Amarillo College Reading

Welcome to the Amarillo College Reading Department Home Page.

For over 35 years Amarillo College has been concerned about students who come to school who are underprepared. In 1974, the Dean and Vice-President of Academics, Dr. R. E. Byrd, made the decision that something must be done to retain the students who were enrolling in classes but not completing or being successful.  After much thought and research it was determined that the college would offer a reading class to help students.  That was the beginning of the Reading Program at Amarillo College.  The college was not mandated to do this but only wanted to serve students better.

The reading class was a success, and students were so appreciative of the opportunity to improve skills. The word soon spread and students were enrolling because they wanted to be successful.

With the support of the College and administration the one reading class grew to 3 levels of developmental reading.  The College designed an AC Placement Test to place students into the different levels. Thus students were required to take a placement test upon enrolling at the college.  Students were then placed into the required developmental classes.  The statistical data collected at the College supported the concept that these classes make a difference for the students who enroll them.  For the most part, they do as well in college-level classes after completing developmental as those students who were prepared for college-level at enrollment.

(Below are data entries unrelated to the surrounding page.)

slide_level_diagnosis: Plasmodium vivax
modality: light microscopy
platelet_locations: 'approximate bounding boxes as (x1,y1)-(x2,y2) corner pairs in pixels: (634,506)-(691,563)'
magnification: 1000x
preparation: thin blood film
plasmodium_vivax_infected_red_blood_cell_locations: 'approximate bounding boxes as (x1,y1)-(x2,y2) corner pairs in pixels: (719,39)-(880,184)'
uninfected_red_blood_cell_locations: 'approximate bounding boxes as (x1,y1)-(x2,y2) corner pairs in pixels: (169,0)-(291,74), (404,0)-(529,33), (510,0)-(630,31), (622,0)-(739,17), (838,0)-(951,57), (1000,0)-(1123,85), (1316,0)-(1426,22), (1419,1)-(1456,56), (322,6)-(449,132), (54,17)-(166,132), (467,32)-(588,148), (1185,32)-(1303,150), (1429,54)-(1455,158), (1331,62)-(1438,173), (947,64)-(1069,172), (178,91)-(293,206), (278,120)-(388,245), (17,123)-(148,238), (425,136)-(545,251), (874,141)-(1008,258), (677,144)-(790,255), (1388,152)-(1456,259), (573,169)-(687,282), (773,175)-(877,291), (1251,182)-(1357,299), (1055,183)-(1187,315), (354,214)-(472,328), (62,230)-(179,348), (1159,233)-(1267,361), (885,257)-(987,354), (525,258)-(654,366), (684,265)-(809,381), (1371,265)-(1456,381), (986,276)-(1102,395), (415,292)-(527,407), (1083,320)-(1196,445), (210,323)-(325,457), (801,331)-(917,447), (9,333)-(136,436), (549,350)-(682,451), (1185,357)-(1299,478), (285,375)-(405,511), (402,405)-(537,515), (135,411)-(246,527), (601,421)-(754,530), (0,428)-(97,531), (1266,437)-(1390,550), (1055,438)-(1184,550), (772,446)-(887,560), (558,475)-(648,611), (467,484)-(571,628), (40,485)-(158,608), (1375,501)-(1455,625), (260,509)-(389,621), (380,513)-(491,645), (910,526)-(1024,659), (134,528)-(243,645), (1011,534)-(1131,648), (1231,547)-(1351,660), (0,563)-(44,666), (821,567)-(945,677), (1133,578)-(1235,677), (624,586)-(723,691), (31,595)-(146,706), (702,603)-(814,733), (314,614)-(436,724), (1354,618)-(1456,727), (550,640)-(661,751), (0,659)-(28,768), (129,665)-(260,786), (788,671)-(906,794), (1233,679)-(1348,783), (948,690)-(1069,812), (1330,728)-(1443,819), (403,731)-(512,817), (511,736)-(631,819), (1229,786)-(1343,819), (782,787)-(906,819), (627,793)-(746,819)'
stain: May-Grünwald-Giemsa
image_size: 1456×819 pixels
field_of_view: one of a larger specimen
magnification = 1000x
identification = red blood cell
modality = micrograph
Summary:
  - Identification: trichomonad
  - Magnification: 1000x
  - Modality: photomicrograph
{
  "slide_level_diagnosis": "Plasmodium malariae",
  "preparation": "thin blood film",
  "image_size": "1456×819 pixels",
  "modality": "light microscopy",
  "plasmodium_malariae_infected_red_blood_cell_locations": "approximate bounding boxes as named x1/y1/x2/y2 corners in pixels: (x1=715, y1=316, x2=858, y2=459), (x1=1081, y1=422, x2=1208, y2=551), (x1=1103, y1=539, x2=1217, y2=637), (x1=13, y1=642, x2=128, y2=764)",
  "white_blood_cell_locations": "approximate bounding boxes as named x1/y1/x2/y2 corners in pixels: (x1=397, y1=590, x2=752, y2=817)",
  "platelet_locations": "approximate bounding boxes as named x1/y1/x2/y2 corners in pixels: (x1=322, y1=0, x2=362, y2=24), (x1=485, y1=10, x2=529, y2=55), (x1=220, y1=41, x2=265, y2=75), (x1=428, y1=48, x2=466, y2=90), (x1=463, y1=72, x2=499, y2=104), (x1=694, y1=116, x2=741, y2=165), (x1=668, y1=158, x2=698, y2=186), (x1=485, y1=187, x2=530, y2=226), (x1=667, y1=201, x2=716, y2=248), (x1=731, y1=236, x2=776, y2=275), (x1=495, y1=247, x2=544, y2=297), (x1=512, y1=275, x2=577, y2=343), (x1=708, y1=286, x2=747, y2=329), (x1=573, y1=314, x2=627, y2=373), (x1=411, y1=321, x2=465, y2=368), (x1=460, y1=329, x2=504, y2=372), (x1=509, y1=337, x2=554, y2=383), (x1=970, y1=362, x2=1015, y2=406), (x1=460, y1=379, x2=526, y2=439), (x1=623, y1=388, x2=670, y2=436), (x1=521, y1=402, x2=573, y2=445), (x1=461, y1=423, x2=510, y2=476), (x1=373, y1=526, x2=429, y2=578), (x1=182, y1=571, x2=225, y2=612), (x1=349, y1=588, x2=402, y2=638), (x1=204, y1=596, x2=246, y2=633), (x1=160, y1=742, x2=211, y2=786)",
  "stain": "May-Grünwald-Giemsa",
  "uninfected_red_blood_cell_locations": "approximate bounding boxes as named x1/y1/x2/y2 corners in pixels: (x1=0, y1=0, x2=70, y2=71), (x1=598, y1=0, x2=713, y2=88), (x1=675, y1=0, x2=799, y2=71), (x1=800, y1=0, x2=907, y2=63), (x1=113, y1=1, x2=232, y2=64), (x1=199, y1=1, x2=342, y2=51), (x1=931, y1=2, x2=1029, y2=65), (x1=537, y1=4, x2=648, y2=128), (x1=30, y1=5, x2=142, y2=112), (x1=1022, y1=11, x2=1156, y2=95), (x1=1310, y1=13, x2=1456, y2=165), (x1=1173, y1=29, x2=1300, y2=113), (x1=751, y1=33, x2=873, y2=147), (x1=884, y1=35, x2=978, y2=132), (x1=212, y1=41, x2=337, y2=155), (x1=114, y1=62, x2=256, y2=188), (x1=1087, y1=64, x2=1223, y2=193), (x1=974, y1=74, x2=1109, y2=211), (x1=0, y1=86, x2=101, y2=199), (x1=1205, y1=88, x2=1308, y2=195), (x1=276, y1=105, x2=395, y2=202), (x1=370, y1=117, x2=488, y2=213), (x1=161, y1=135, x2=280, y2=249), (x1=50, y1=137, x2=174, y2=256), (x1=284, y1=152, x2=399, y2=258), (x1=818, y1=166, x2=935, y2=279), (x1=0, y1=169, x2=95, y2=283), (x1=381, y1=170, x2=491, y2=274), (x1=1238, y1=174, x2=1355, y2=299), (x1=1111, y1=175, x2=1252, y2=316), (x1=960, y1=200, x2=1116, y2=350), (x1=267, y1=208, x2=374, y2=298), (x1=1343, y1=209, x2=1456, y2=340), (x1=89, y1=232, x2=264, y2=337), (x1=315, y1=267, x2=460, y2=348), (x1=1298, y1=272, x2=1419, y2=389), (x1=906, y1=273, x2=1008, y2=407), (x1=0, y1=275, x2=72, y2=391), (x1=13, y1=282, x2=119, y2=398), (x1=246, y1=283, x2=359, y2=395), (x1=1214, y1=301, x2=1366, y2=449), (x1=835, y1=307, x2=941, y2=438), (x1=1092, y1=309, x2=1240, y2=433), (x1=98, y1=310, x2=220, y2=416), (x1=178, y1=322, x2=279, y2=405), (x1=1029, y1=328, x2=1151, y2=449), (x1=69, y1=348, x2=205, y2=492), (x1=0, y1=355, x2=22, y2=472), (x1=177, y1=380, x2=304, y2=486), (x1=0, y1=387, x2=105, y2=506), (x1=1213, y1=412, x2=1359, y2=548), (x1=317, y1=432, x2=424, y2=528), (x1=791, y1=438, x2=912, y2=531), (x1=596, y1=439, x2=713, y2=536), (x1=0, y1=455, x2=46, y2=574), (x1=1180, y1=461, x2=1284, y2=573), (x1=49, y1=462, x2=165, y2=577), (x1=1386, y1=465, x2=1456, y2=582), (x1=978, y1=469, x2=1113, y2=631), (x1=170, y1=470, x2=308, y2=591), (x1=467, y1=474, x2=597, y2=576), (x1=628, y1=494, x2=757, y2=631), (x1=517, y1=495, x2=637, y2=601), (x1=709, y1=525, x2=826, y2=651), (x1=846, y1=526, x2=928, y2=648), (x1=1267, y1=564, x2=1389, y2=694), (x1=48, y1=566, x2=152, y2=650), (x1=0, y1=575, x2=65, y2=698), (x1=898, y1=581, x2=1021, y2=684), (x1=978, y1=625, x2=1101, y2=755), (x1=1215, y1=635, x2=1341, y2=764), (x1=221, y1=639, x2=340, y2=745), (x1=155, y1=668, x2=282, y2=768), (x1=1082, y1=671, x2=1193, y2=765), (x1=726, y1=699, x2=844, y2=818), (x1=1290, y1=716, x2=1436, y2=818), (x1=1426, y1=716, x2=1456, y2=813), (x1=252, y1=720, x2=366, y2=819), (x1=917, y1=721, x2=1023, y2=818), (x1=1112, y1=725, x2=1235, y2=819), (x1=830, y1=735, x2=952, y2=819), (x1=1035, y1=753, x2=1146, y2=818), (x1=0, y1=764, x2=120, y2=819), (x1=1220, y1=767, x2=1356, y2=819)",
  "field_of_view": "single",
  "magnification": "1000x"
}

In 1989 when the state mandated the Texas Academic Support Program (TASP), Amarillo College was ready.  They had been serving underprepared students for over 15 years. They only had to fit their program into the mandates of the Texas Legislature.   In 2003, the legislature repealed TASP and replaced it with the Texas Success Initiative (TSI).   This program uses assessments, advising and developmental classes to ensure students have college-level skills just as Amarillo College did over 35 years ago.  Amarillo College continues to change and modify classes and look for unique and better ways to serve students and to ensure they are ready for the college-level coursework.